There's some basic life living off geothermal energy which is intrinsic to earth and does not require the sun. Whether this life could have developed without the sun I don't know.
Well the elements that the organisms are made of were created in stars. And our sun was responsible for the formation of all the planets in the solar system (by holding all the matter in orbit around it).
I suppose gravity is really closer to a god than the sun, since it caused the heating of the earth’s core, which sustains those deep sea vent creatures.
Plus we still don’t fully understand that physics. So properties of it still work in mysterious ways…
The natural sun exhibits all the basic properties of a loving god, including providing us with a fairly consistent amount of energy to feed all the chlorophyll-based life and keep water mostly liquid. And it commands respect:
Gaze at ☉ and your eyes will hurt and spot. Gaze for too long and you'll do permanent coronal damage. Stand out in the sun for too long and your skin will burn. Respect the rays.
Left out in the vacuum of space (exposed directly to ☉) you'll be baked crispy golden brown in minutes. 🜨's atmosphere and magnetic field are essential that we may live on the surface and behold the sky.
☉ is 99.8% of the solar system. The remaining .2 is mostly ♃. Imagine getting a blood draw for lab work.
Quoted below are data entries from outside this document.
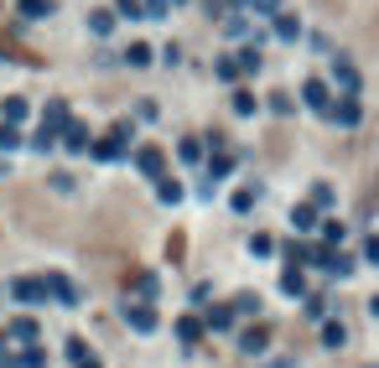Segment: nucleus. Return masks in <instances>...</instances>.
Returning a JSON list of instances; mask_svg holds the SVG:
<instances>
[{"instance_id": "obj_1", "label": "nucleus", "mask_w": 379, "mask_h": 368, "mask_svg": "<svg viewBox=\"0 0 379 368\" xmlns=\"http://www.w3.org/2000/svg\"><path fill=\"white\" fill-rule=\"evenodd\" d=\"M11 296H16L21 306H36V301H47V280H36V275H21V280L11 285Z\"/></svg>"}, {"instance_id": "obj_2", "label": "nucleus", "mask_w": 379, "mask_h": 368, "mask_svg": "<svg viewBox=\"0 0 379 368\" xmlns=\"http://www.w3.org/2000/svg\"><path fill=\"white\" fill-rule=\"evenodd\" d=\"M125 140H130V120H125V125H114V135H109V140H99L94 156H99V161H120V156H125Z\"/></svg>"}, {"instance_id": "obj_3", "label": "nucleus", "mask_w": 379, "mask_h": 368, "mask_svg": "<svg viewBox=\"0 0 379 368\" xmlns=\"http://www.w3.org/2000/svg\"><path fill=\"white\" fill-rule=\"evenodd\" d=\"M125 322L135 327V332H151V327H156V311H151V301H125Z\"/></svg>"}, {"instance_id": "obj_4", "label": "nucleus", "mask_w": 379, "mask_h": 368, "mask_svg": "<svg viewBox=\"0 0 379 368\" xmlns=\"http://www.w3.org/2000/svg\"><path fill=\"white\" fill-rule=\"evenodd\" d=\"M135 166H140V172H146L151 182H161V177H166V156L156 151V146H146V151H135Z\"/></svg>"}, {"instance_id": "obj_5", "label": "nucleus", "mask_w": 379, "mask_h": 368, "mask_svg": "<svg viewBox=\"0 0 379 368\" xmlns=\"http://www.w3.org/2000/svg\"><path fill=\"white\" fill-rule=\"evenodd\" d=\"M328 120H333V125H343V130H354V125H359V104L343 94V99H338L333 109H328Z\"/></svg>"}, {"instance_id": "obj_6", "label": "nucleus", "mask_w": 379, "mask_h": 368, "mask_svg": "<svg viewBox=\"0 0 379 368\" xmlns=\"http://www.w3.org/2000/svg\"><path fill=\"white\" fill-rule=\"evenodd\" d=\"M6 332H11V343H16V348H36V322L32 317H16Z\"/></svg>"}, {"instance_id": "obj_7", "label": "nucleus", "mask_w": 379, "mask_h": 368, "mask_svg": "<svg viewBox=\"0 0 379 368\" xmlns=\"http://www.w3.org/2000/svg\"><path fill=\"white\" fill-rule=\"evenodd\" d=\"M47 291H52V296H58V301H62V306H73V301H78V285L68 280V275H47Z\"/></svg>"}, {"instance_id": "obj_8", "label": "nucleus", "mask_w": 379, "mask_h": 368, "mask_svg": "<svg viewBox=\"0 0 379 368\" xmlns=\"http://www.w3.org/2000/svg\"><path fill=\"white\" fill-rule=\"evenodd\" d=\"M130 285H135V301H156V296H161V291H156V275H151V270H135V280H130Z\"/></svg>"}, {"instance_id": "obj_9", "label": "nucleus", "mask_w": 379, "mask_h": 368, "mask_svg": "<svg viewBox=\"0 0 379 368\" xmlns=\"http://www.w3.org/2000/svg\"><path fill=\"white\" fill-rule=\"evenodd\" d=\"M302 99L312 104V109H333V99H328V83H317V78H312V83L302 88Z\"/></svg>"}, {"instance_id": "obj_10", "label": "nucleus", "mask_w": 379, "mask_h": 368, "mask_svg": "<svg viewBox=\"0 0 379 368\" xmlns=\"http://www.w3.org/2000/svg\"><path fill=\"white\" fill-rule=\"evenodd\" d=\"M62 140H68V151H88V130L78 125V120H68V130H62Z\"/></svg>"}, {"instance_id": "obj_11", "label": "nucleus", "mask_w": 379, "mask_h": 368, "mask_svg": "<svg viewBox=\"0 0 379 368\" xmlns=\"http://www.w3.org/2000/svg\"><path fill=\"white\" fill-rule=\"evenodd\" d=\"M234 172V161H229V156H213V161H208V192H213V182H224Z\"/></svg>"}, {"instance_id": "obj_12", "label": "nucleus", "mask_w": 379, "mask_h": 368, "mask_svg": "<svg viewBox=\"0 0 379 368\" xmlns=\"http://www.w3.org/2000/svg\"><path fill=\"white\" fill-rule=\"evenodd\" d=\"M291 229H296V233L317 229V207H291Z\"/></svg>"}, {"instance_id": "obj_13", "label": "nucleus", "mask_w": 379, "mask_h": 368, "mask_svg": "<svg viewBox=\"0 0 379 368\" xmlns=\"http://www.w3.org/2000/svg\"><path fill=\"white\" fill-rule=\"evenodd\" d=\"M265 343H270V337H265V327H250V332L239 337V348H244V353H265Z\"/></svg>"}, {"instance_id": "obj_14", "label": "nucleus", "mask_w": 379, "mask_h": 368, "mask_svg": "<svg viewBox=\"0 0 379 368\" xmlns=\"http://www.w3.org/2000/svg\"><path fill=\"white\" fill-rule=\"evenodd\" d=\"M224 327H234V306H213L208 311V332H224Z\"/></svg>"}, {"instance_id": "obj_15", "label": "nucleus", "mask_w": 379, "mask_h": 368, "mask_svg": "<svg viewBox=\"0 0 379 368\" xmlns=\"http://www.w3.org/2000/svg\"><path fill=\"white\" fill-rule=\"evenodd\" d=\"M338 88H343V94H348V99H354V94H359V73H354V68H348V62H338Z\"/></svg>"}, {"instance_id": "obj_16", "label": "nucleus", "mask_w": 379, "mask_h": 368, "mask_svg": "<svg viewBox=\"0 0 379 368\" xmlns=\"http://www.w3.org/2000/svg\"><path fill=\"white\" fill-rule=\"evenodd\" d=\"M177 337H182V343H198V337H203V322H198V317H182V322H177Z\"/></svg>"}, {"instance_id": "obj_17", "label": "nucleus", "mask_w": 379, "mask_h": 368, "mask_svg": "<svg viewBox=\"0 0 379 368\" xmlns=\"http://www.w3.org/2000/svg\"><path fill=\"white\" fill-rule=\"evenodd\" d=\"M0 114H6V125H21L26 120V99H6V104H0Z\"/></svg>"}, {"instance_id": "obj_18", "label": "nucleus", "mask_w": 379, "mask_h": 368, "mask_svg": "<svg viewBox=\"0 0 379 368\" xmlns=\"http://www.w3.org/2000/svg\"><path fill=\"white\" fill-rule=\"evenodd\" d=\"M156 192H161V203H182V182H172V177L156 182Z\"/></svg>"}, {"instance_id": "obj_19", "label": "nucleus", "mask_w": 379, "mask_h": 368, "mask_svg": "<svg viewBox=\"0 0 379 368\" xmlns=\"http://www.w3.org/2000/svg\"><path fill=\"white\" fill-rule=\"evenodd\" d=\"M281 285H286V296H302V291H307V285H302V270H296V265L286 270V280H281Z\"/></svg>"}, {"instance_id": "obj_20", "label": "nucleus", "mask_w": 379, "mask_h": 368, "mask_svg": "<svg viewBox=\"0 0 379 368\" xmlns=\"http://www.w3.org/2000/svg\"><path fill=\"white\" fill-rule=\"evenodd\" d=\"M52 0H21V16H47Z\"/></svg>"}, {"instance_id": "obj_21", "label": "nucleus", "mask_w": 379, "mask_h": 368, "mask_svg": "<svg viewBox=\"0 0 379 368\" xmlns=\"http://www.w3.org/2000/svg\"><path fill=\"white\" fill-rule=\"evenodd\" d=\"M250 207H255V192L239 187V192H234V213H250Z\"/></svg>"}, {"instance_id": "obj_22", "label": "nucleus", "mask_w": 379, "mask_h": 368, "mask_svg": "<svg viewBox=\"0 0 379 368\" xmlns=\"http://www.w3.org/2000/svg\"><path fill=\"white\" fill-rule=\"evenodd\" d=\"M234 109H239V114H255V94H250V88H239V94H234Z\"/></svg>"}, {"instance_id": "obj_23", "label": "nucleus", "mask_w": 379, "mask_h": 368, "mask_svg": "<svg viewBox=\"0 0 379 368\" xmlns=\"http://www.w3.org/2000/svg\"><path fill=\"white\" fill-rule=\"evenodd\" d=\"M250 249H255V254H276V239H270V233H255Z\"/></svg>"}, {"instance_id": "obj_24", "label": "nucleus", "mask_w": 379, "mask_h": 368, "mask_svg": "<svg viewBox=\"0 0 379 368\" xmlns=\"http://www.w3.org/2000/svg\"><path fill=\"white\" fill-rule=\"evenodd\" d=\"M276 32H281V36H286V42H296V32H302V26H296V21H291V16H276Z\"/></svg>"}, {"instance_id": "obj_25", "label": "nucleus", "mask_w": 379, "mask_h": 368, "mask_svg": "<svg viewBox=\"0 0 379 368\" xmlns=\"http://www.w3.org/2000/svg\"><path fill=\"white\" fill-rule=\"evenodd\" d=\"M239 68H244V73H260V52H255V47L239 52Z\"/></svg>"}, {"instance_id": "obj_26", "label": "nucleus", "mask_w": 379, "mask_h": 368, "mask_svg": "<svg viewBox=\"0 0 379 368\" xmlns=\"http://www.w3.org/2000/svg\"><path fill=\"white\" fill-rule=\"evenodd\" d=\"M88 26H94V32L104 36V32H109V26H114V16H109V11H94V16H88Z\"/></svg>"}, {"instance_id": "obj_27", "label": "nucleus", "mask_w": 379, "mask_h": 368, "mask_svg": "<svg viewBox=\"0 0 379 368\" xmlns=\"http://www.w3.org/2000/svg\"><path fill=\"white\" fill-rule=\"evenodd\" d=\"M244 6L260 11V16H276V11H281V0H244Z\"/></svg>"}, {"instance_id": "obj_28", "label": "nucleus", "mask_w": 379, "mask_h": 368, "mask_svg": "<svg viewBox=\"0 0 379 368\" xmlns=\"http://www.w3.org/2000/svg\"><path fill=\"white\" fill-rule=\"evenodd\" d=\"M114 11H120V16H130V21H135V16H146V6H140V0H120Z\"/></svg>"}, {"instance_id": "obj_29", "label": "nucleus", "mask_w": 379, "mask_h": 368, "mask_svg": "<svg viewBox=\"0 0 379 368\" xmlns=\"http://www.w3.org/2000/svg\"><path fill=\"white\" fill-rule=\"evenodd\" d=\"M322 343H328V348H338V343H343V327H338V322H328V327H322Z\"/></svg>"}, {"instance_id": "obj_30", "label": "nucleus", "mask_w": 379, "mask_h": 368, "mask_svg": "<svg viewBox=\"0 0 379 368\" xmlns=\"http://www.w3.org/2000/svg\"><path fill=\"white\" fill-rule=\"evenodd\" d=\"M322 239H328V244H343V223H322Z\"/></svg>"}, {"instance_id": "obj_31", "label": "nucleus", "mask_w": 379, "mask_h": 368, "mask_svg": "<svg viewBox=\"0 0 379 368\" xmlns=\"http://www.w3.org/2000/svg\"><path fill=\"white\" fill-rule=\"evenodd\" d=\"M177 151H182V161H198V156H203V146H198V140H182Z\"/></svg>"}, {"instance_id": "obj_32", "label": "nucleus", "mask_w": 379, "mask_h": 368, "mask_svg": "<svg viewBox=\"0 0 379 368\" xmlns=\"http://www.w3.org/2000/svg\"><path fill=\"white\" fill-rule=\"evenodd\" d=\"M218 78H239V62H234V57H218Z\"/></svg>"}, {"instance_id": "obj_33", "label": "nucleus", "mask_w": 379, "mask_h": 368, "mask_svg": "<svg viewBox=\"0 0 379 368\" xmlns=\"http://www.w3.org/2000/svg\"><path fill=\"white\" fill-rule=\"evenodd\" d=\"M16 140H21V135H16V125H0V146L11 151V146H16Z\"/></svg>"}, {"instance_id": "obj_34", "label": "nucleus", "mask_w": 379, "mask_h": 368, "mask_svg": "<svg viewBox=\"0 0 379 368\" xmlns=\"http://www.w3.org/2000/svg\"><path fill=\"white\" fill-rule=\"evenodd\" d=\"M364 259H369V265H379V233H374L369 244H364Z\"/></svg>"}, {"instance_id": "obj_35", "label": "nucleus", "mask_w": 379, "mask_h": 368, "mask_svg": "<svg viewBox=\"0 0 379 368\" xmlns=\"http://www.w3.org/2000/svg\"><path fill=\"white\" fill-rule=\"evenodd\" d=\"M78 368H104V363L94 358V353H84V358H78Z\"/></svg>"}, {"instance_id": "obj_36", "label": "nucleus", "mask_w": 379, "mask_h": 368, "mask_svg": "<svg viewBox=\"0 0 379 368\" xmlns=\"http://www.w3.org/2000/svg\"><path fill=\"white\" fill-rule=\"evenodd\" d=\"M369 311H374V317H379V296H374V301H369Z\"/></svg>"}, {"instance_id": "obj_37", "label": "nucleus", "mask_w": 379, "mask_h": 368, "mask_svg": "<svg viewBox=\"0 0 379 368\" xmlns=\"http://www.w3.org/2000/svg\"><path fill=\"white\" fill-rule=\"evenodd\" d=\"M270 368H291V363H270Z\"/></svg>"}]
</instances>
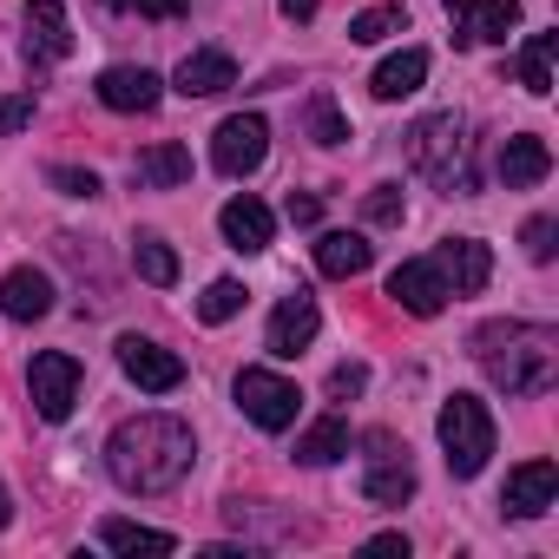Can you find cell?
Instances as JSON below:
<instances>
[{
	"instance_id": "obj_1",
	"label": "cell",
	"mask_w": 559,
	"mask_h": 559,
	"mask_svg": "<svg viewBox=\"0 0 559 559\" xmlns=\"http://www.w3.org/2000/svg\"><path fill=\"white\" fill-rule=\"evenodd\" d=\"M198 461V441L178 415H132L106 441V467L126 493H171Z\"/></svg>"
},
{
	"instance_id": "obj_2",
	"label": "cell",
	"mask_w": 559,
	"mask_h": 559,
	"mask_svg": "<svg viewBox=\"0 0 559 559\" xmlns=\"http://www.w3.org/2000/svg\"><path fill=\"white\" fill-rule=\"evenodd\" d=\"M474 362L500 395L533 402L559 376V336L539 323H487V330H474Z\"/></svg>"
},
{
	"instance_id": "obj_3",
	"label": "cell",
	"mask_w": 559,
	"mask_h": 559,
	"mask_svg": "<svg viewBox=\"0 0 559 559\" xmlns=\"http://www.w3.org/2000/svg\"><path fill=\"white\" fill-rule=\"evenodd\" d=\"M408 165L421 171V178H435L441 191H474V171H467V132H461V119L454 112H428V119H415L408 126Z\"/></svg>"
},
{
	"instance_id": "obj_4",
	"label": "cell",
	"mask_w": 559,
	"mask_h": 559,
	"mask_svg": "<svg viewBox=\"0 0 559 559\" xmlns=\"http://www.w3.org/2000/svg\"><path fill=\"white\" fill-rule=\"evenodd\" d=\"M435 435L448 448V474L454 480H474L487 467V454H493V415H487L480 395H448L441 415H435Z\"/></svg>"
},
{
	"instance_id": "obj_5",
	"label": "cell",
	"mask_w": 559,
	"mask_h": 559,
	"mask_svg": "<svg viewBox=\"0 0 559 559\" xmlns=\"http://www.w3.org/2000/svg\"><path fill=\"white\" fill-rule=\"evenodd\" d=\"M297 382H284L276 369H243L237 376V408L263 428V435H284L290 421H297Z\"/></svg>"
},
{
	"instance_id": "obj_6",
	"label": "cell",
	"mask_w": 559,
	"mask_h": 559,
	"mask_svg": "<svg viewBox=\"0 0 559 559\" xmlns=\"http://www.w3.org/2000/svg\"><path fill=\"white\" fill-rule=\"evenodd\" d=\"M263 158H270V126H263V112H230V119L211 132V165H217L224 178H250Z\"/></svg>"
},
{
	"instance_id": "obj_7",
	"label": "cell",
	"mask_w": 559,
	"mask_h": 559,
	"mask_svg": "<svg viewBox=\"0 0 559 559\" xmlns=\"http://www.w3.org/2000/svg\"><path fill=\"white\" fill-rule=\"evenodd\" d=\"M27 395H34L40 421H67L73 402H80V362H73L67 349H40V356L27 362Z\"/></svg>"
},
{
	"instance_id": "obj_8",
	"label": "cell",
	"mask_w": 559,
	"mask_h": 559,
	"mask_svg": "<svg viewBox=\"0 0 559 559\" xmlns=\"http://www.w3.org/2000/svg\"><path fill=\"white\" fill-rule=\"evenodd\" d=\"M317 330H323V310H317V297H310V290H297V297H284V304L270 310L263 349H270L276 362H297V356L317 343Z\"/></svg>"
},
{
	"instance_id": "obj_9",
	"label": "cell",
	"mask_w": 559,
	"mask_h": 559,
	"mask_svg": "<svg viewBox=\"0 0 559 559\" xmlns=\"http://www.w3.org/2000/svg\"><path fill=\"white\" fill-rule=\"evenodd\" d=\"M362 493H369L376 507H402V500H415V467H408V448H395V435H369Z\"/></svg>"
},
{
	"instance_id": "obj_10",
	"label": "cell",
	"mask_w": 559,
	"mask_h": 559,
	"mask_svg": "<svg viewBox=\"0 0 559 559\" xmlns=\"http://www.w3.org/2000/svg\"><path fill=\"white\" fill-rule=\"evenodd\" d=\"M435 270L448 276V297H480L487 276H493V250L480 237H448L435 250Z\"/></svg>"
},
{
	"instance_id": "obj_11",
	"label": "cell",
	"mask_w": 559,
	"mask_h": 559,
	"mask_svg": "<svg viewBox=\"0 0 559 559\" xmlns=\"http://www.w3.org/2000/svg\"><path fill=\"white\" fill-rule=\"evenodd\" d=\"M389 297H395L408 317H441V310H448V276L435 270V257H408V263L389 276Z\"/></svg>"
},
{
	"instance_id": "obj_12",
	"label": "cell",
	"mask_w": 559,
	"mask_h": 559,
	"mask_svg": "<svg viewBox=\"0 0 559 559\" xmlns=\"http://www.w3.org/2000/svg\"><path fill=\"white\" fill-rule=\"evenodd\" d=\"M119 369H126L145 395H171V389L185 382V362H178L171 349L145 343V336H119Z\"/></svg>"
},
{
	"instance_id": "obj_13",
	"label": "cell",
	"mask_w": 559,
	"mask_h": 559,
	"mask_svg": "<svg viewBox=\"0 0 559 559\" xmlns=\"http://www.w3.org/2000/svg\"><path fill=\"white\" fill-rule=\"evenodd\" d=\"M93 93H99V106H112V112H152V106L165 99V80H158L152 67H106Z\"/></svg>"
},
{
	"instance_id": "obj_14",
	"label": "cell",
	"mask_w": 559,
	"mask_h": 559,
	"mask_svg": "<svg viewBox=\"0 0 559 559\" xmlns=\"http://www.w3.org/2000/svg\"><path fill=\"white\" fill-rule=\"evenodd\" d=\"M73 53V27L60 0H27V67H53Z\"/></svg>"
},
{
	"instance_id": "obj_15",
	"label": "cell",
	"mask_w": 559,
	"mask_h": 559,
	"mask_svg": "<svg viewBox=\"0 0 559 559\" xmlns=\"http://www.w3.org/2000/svg\"><path fill=\"white\" fill-rule=\"evenodd\" d=\"M47 310H53V276H47V270L21 263V270L0 276V317H14V323H40Z\"/></svg>"
},
{
	"instance_id": "obj_16",
	"label": "cell",
	"mask_w": 559,
	"mask_h": 559,
	"mask_svg": "<svg viewBox=\"0 0 559 559\" xmlns=\"http://www.w3.org/2000/svg\"><path fill=\"white\" fill-rule=\"evenodd\" d=\"M552 493H559V467H552V461H520V467L507 474L500 507L520 513V520H539V513L552 507Z\"/></svg>"
},
{
	"instance_id": "obj_17",
	"label": "cell",
	"mask_w": 559,
	"mask_h": 559,
	"mask_svg": "<svg viewBox=\"0 0 559 559\" xmlns=\"http://www.w3.org/2000/svg\"><path fill=\"white\" fill-rule=\"evenodd\" d=\"M217 230H224V243L230 250H243V257H257V250H270V230H276V217L243 191V198H230L224 211H217Z\"/></svg>"
},
{
	"instance_id": "obj_18",
	"label": "cell",
	"mask_w": 559,
	"mask_h": 559,
	"mask_svg": "<svg viewBox=\"0 0 559 559\" xmlns=\"http://www.w3.org/2000/svg\"><path fill=\"white\" fill-rule=\"evenodd\" d=\"M171 86H178L185 99H211V93L237 86V60H230V53H217V47H204V53H185Z\"/></svg>"
},
{
	"instance_id": "obj_19",
	"label": "cell",
	"mask_w": 559,
	"mask_h": 559,
	"mask_svg": "<svg viewBox=\"0 0 559 559\" xmlns=\"http://www.w3.org/2000/svg\"><path fill=\"white\" fill-rule=\"evenodd\" d=\"M546 171H552V152H546L539 132H513V139L500 145V178H507V191H526V185H539Z\"/></svg>"
},
{
	"instance_id": "obj_20",
	"label": "cell",
	"mask_w": 559,
	"mask_h": 559,
	"mask_svg": "<svg viewBox=\"0 0 559 559\" xmlns=\"http://www.w3.org/2000/svg\"><path fill=\"white\" fill-rule=\"evenodd\" d=\"M421 80H428V53L421 47H402V53H389L382 67H376V99H408V93H421Z\"/></svg>"
},
{
	"instance_id": "obj_21",
	"label": "cell",
	"mask_w": 559,
	"mask_h": 559,
	"mask_svg": "<svg viewBox=\"0 0 559 559\" xmlns=\"http://www.w3.org/2000/svg\"><path fill=\"white\" fill-rule=\"evenodd\" d=\"M132 178H139L145 191H171V185H185V178H191V152H185L178 139H165V145H152V152H139V165H132Z\"/></svg>"
},
{
	"instance_id": "obj_22",
	"label": "cell",
	"mask_w": 559,
	"mask_h": 559,
	"mask_svg": "<svg viewBox=\"0 0 559 559\" xmlns=\"http://www.w3.org/2000/svg\"><path fill=\"white\" fill-rule=\"evenodd\" d=\"M369 237H356V230H323L317 237V270L323 276H362L369 270Z\"/></svg>"
},
{
	"instance_id": "obj_23",
	"label": "cell",
	"mask_w": 559,
	"mask_h": 559,
	"mask_svg": "<svg viewBox=\"0 0 559 559\" xmlns=\"http://www.w3.org/2000/svg\"><path fill=\"white\" fill-rule=\"evenodd\" d=\"M343 454H349V421H343V415L310 421L304 441H297V461H304V467H330V461H343Z\"/></svg>"
},
{
	"instance_id": "obj_24",
	"label": "cell",
	"mask_w": 559,
	"mask_h": 559,
	"mask_svg": "<svg viewBox=\"0 0 559 559\" xmlns=\"http://www.w3.org/2000/svg\"><path fill=\"white\" fill-rule=\"evenodd\" d=\"M132 263H139V276H145L152 290H171V284H178V250H171L158 230H139V237H132Z\"/></svg>"
},
{
	"instance_id": "obj_25",
	"label": "cell",
	"mask_w": 559,
	"mask_h": 559,
	"mask_svg": "<svg viewBox=\"0 0 559 559\" xmlns=\"http://www.w3.org/2000/svg\"><path fill=\"white\" fill-rule=\"evenodd\" d=\"M552 53H559V34H533V40L520 47V86H526L533 99L552 93Z\"/></svg>"
},
{
	"instance_id": "obj_26",
	"label": "cell",
	"mask_w": 559,
	"mask_h": 559,
	"mask_svg": "<svg viewBox=\"0 0 559 559\" xmlns=\"http://www.w3.org/2000/svg\"><path fill=\"white\" fill-rule=\"evenodd\" d=\"M99 546H112V552H171L178 539H171V533H158V526H132V520H106V526H99Z\"/></svg>"
},
{
	"instance_id": "obj_27",
	"label": "cell",
	"mask_w": 559,
	"mask_h": 559,
	"mask_svg": "<svg viewBox=\"0 0 559 559\" xmlns=\"http://www.w3.org/2000/svg\"><path fill=\"white\" fill-rule=\"evenodd\" d=\"M389 34H408V8H369V14L349 21V40H356V47H376V40H389Z\"/></svg>"
},
{
	"instance_id": "obj_28",
	"label": "cell",
	"mask_w": 559,
	"mask_h": 559,
	"mask_svg": "<svg viewBox=\"0 0 559 559\" xmlns=\"http://www.w3.org/2000/svg\"><path fill=\"white\" fill-rule=\"evenodd\" d=\"M243 310V284H237V276H217V284L198 297V323H230Z\"/></svg>"
},
{
	"instance_id": "obj_29",
	"label": "cell",
	"mask_w": 559,
	"mask_h": 559,
	"mask_svg": "<svg viewBox=\"0 0 559 559\" xmlns=\"http://www.w3.org/2000/svg\"><path fill=\"white\" fill-rule=\"evenodd\" d=\"M513 27H520V0H487V8L474 14V40H500L507 47Z\"/></svg>"
},
{
	"instance_id": "obj_30",
	"label": "cell",
	"mask_w": 559,
	"mask_h": 559,
	"mask_svg": "<svg viewBox=\"0 0 559 559\" xmlns=\"http://www.w3.org/2000/svg\"><path fill=\"white\" fill-rule=\"evenodd\" d=\"M310 139H317V145H343V139H349V126H343V112H336L330 93L310 99Z\"/></svg>"
},
{
	"instance_id": "obj_31",
	"label": "cell",
	"mask_w": 559,
	"mask_h": 559,
	"mask_svg": "<svg viewBox=\"0 0 559 559\" xmlns=\"http://www.w3.org/2000/svg\"><path fill=\"white\" fill-rule=\"evenodd\" d=\"M47 185L67 191V198H99V171H80V165H53Z\"/></svg>"
},
{
	"instance_id": "obj_32",
	"label": "cell",
	"mask_w": 559,
	"mask_h": 559,
	"mask_svg": "<svg viewBox=\"0 0 559 559\" xmlns=\"http://www.w3.org/2000/svg\"><path fill=\"white\" fill-rule=\"evenodd\" d=\"M362 217H369V224H402V185H376V191L362 198Z\"/></svg>"
},
{
	"instance_id": "obj_33",
	"label": "cell",
	"mask_w": 559,
	"mask_h": 559,
	"mask_svg": "<svg viewBox=\"0 0 559 559\" xmlns=\"http://www.w3.org/2000/svg\"><path fill=\"white\" fill-rule=\"evenodd\" d=\"M520 237H526V257H533V263H546V257H552L559 224H552V217H526V230H520Z\"/></svg>"
},
{
	"instance_id": "obj_34",
	"label": "cell",
	"mask_w": 559,
	"mask_h": 559,
	"mask_svg": "<svg viewBox=\"0 0 559 559\" xmlns=\"http://www.w3.org/2000/svg\"><path fill=\"white\" fill-rule=\"evenodd\" d=\"M284 217L310 230V224H323V198H310V191H290V198H284Z\"/></svg>"
},
{
	"instance_id": "obj_35",
	"label": "cell",
	"mask_w": 559,
	"mask_h": 559,
	"mask_svg": "<svg viewBox=\"0 0 559 559\" xmlns=\"http://www.w3.org/2000/svg\"><path fill=\"white\" fill-rule=\"evenodd\" d=\"M362 389H369V369H362V362H343V369L330 376V395H336V402H349V395H362Z\"/></svg>"
},
{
That's the solar system compared to ☉. And the whole of 🜨 are a smear on a slide.
As Carl Sagan points out All of the rocky and metallic material we stand on, the iron in our blood, the calcium in our teeth, the carbon in our genes were produced billions of years ago in the interior of a red giant star. We are made of star-stuff. The ichor of gods runs also through us.
We depend daily on the consistent energy that shines from ☉. Were it to disappear, we'd quickly freeze and die. (☉ will eventually expand to a red giant about five billion years from now, but that explosion itself will take about a billion years, so it's a process. If the descendants of humankind are still around, hopefully we'll be able to evacuate 🜨 before it gets scorched. But more likely we'll be long gone, lost to another great filter.)
There are other ways the relationship between 🜨 and ☉ could turn into a global catastrophic risk. A rogue black hole winging the solar system (not even in the ort cloud) could send 🜨 into an eccentric (very eliptical) orbit, giving us scorching summers and sub-arctic winters. And CMEs in the geological record have been massive enough to overwhelm the magnetic field and bake all surface life crispy. But not in over a billion years.
And yet, ☉ loves us (well, shines on us, providing life-sustaining energy) unconditionally being consistent for eons, shining upon the just and the unjust, the predator and herbivore and parasite without judgement. Or at least ☉ doesn't express its judgement in any way we can detect.
So yeah, ☉ worshipers and heliophiles may pay homage to the sun for the wrong reasons (tanning and spending too long presents cancer risk) but ☉ features a lot of properties we expect from the divine. But that doesn't help religious ministries who want to retain members who doubt their own favor in the eyes of gods, so will come and pray and feed collection plates and sell the dogma to passersby and help upkeep the temple. The sun shines on the crops of the profane as it does the devout.